### Textauszug
Veralteter EURATOM-Vertrag hält unwirtschaftliche Risikotechnologie am Leben

Luxembourg - Heute wurde durch den EuGH das endgültige Urteil über die Klage der Republik Österreich gegen wettbewerbsverzerrende Milliardensubventionen für das britische AKW-Projekt Hinkley Point gefällt. Initiiert durch eine Studie der JKU Linz, beauftragt vom damaligen Umwelt-Landesrat Rudi Anschober, erhob die Republik Österreich unter dem damaligen Bundeskanzler Faymann 2015 Klage gegen die mit knapper Mehrheit erfolgte Entscheidung der EU-Kommission über die Zulässigkeit der Subventionen. In der Genehmigung wurde den Betreibern ein indexgesicherter Abnahmepreis für Atomstrom von 92,5 Pfund pro Megawattstunde für 35 Jahre garantiert, wobei selbst der britische Rechnungshof kritisierte, dass dieser Preis weit über den gängigen Marktpreis liegt.
######
### Material
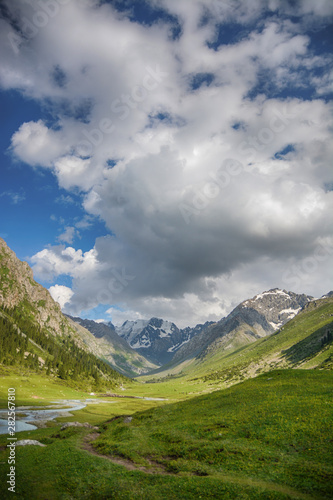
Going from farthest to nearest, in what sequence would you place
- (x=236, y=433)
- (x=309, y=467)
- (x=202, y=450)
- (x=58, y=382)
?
(x=58, y=382)
(x=236, y=433)
(x=202, y=450)
(x=309, y=467)

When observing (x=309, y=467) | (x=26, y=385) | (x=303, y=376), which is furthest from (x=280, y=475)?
(x=26, y=385)

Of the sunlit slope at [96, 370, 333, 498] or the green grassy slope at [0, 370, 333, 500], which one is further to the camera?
the sunlit slope at [96, 370, 333, 498]

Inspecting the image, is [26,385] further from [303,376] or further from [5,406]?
[303,376]

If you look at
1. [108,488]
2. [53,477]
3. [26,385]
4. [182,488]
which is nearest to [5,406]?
[26,385]

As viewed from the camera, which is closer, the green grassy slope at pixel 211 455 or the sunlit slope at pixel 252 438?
the green grassy slope at pixel 211 455

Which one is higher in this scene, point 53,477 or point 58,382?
point 53,477

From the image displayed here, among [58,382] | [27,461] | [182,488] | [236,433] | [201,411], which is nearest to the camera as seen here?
[182,488]

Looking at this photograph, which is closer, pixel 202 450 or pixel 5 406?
pixel 202 450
######
**Aufgaben**
- A) Schreibe aus dem Textauszug den Abschnitt wörtlich ab, der bei den Worten „Veralteter EURATOM-Vertrag hält“ einsetzt und nach „gängigen Marktpreis liegt.“ endet.
- B) Nenne alle Zahlen, die der Textauszug in Ziffern angibt.

**Lösungen**
- A)
Veralteter EURATOM-Vertrag hält unwirtschaftliche Risikotechnologie am Leben

Luxembourg - Heute wurde durch den EuGH das endgültige Urteil über die Klage der Republik Österreich gegen wettbewerbsverzerrende Milliardensubventionen für das britische AKW-Projekt Hinkley Point gefällt. Initiiert durch eine Studie der JKU Linz, beauftragt vom damaligen Umwelt-Landesrat Rudi Anschober, erhob die Republik Österreich unter dem damaligen Bundeskanzler Faymann 2015 Klage gegen die mit knapper Mehrheit erfolgte Entscheidung der EU-Kommission über die Zulässigkeit der Subventionen. In der Genehmigung wurde den Betreibern ein indexgesicherter Abnahmepreis für Atomstrom von 92,5 Pfund pro Megawattstunde für 35 Jahre garantiert, wobei selbst der britische Rechnungshof kritisierte, dass dieser Preis weit über den gängigen Marktpreis liegt.

- B) 2015, 92,5, 35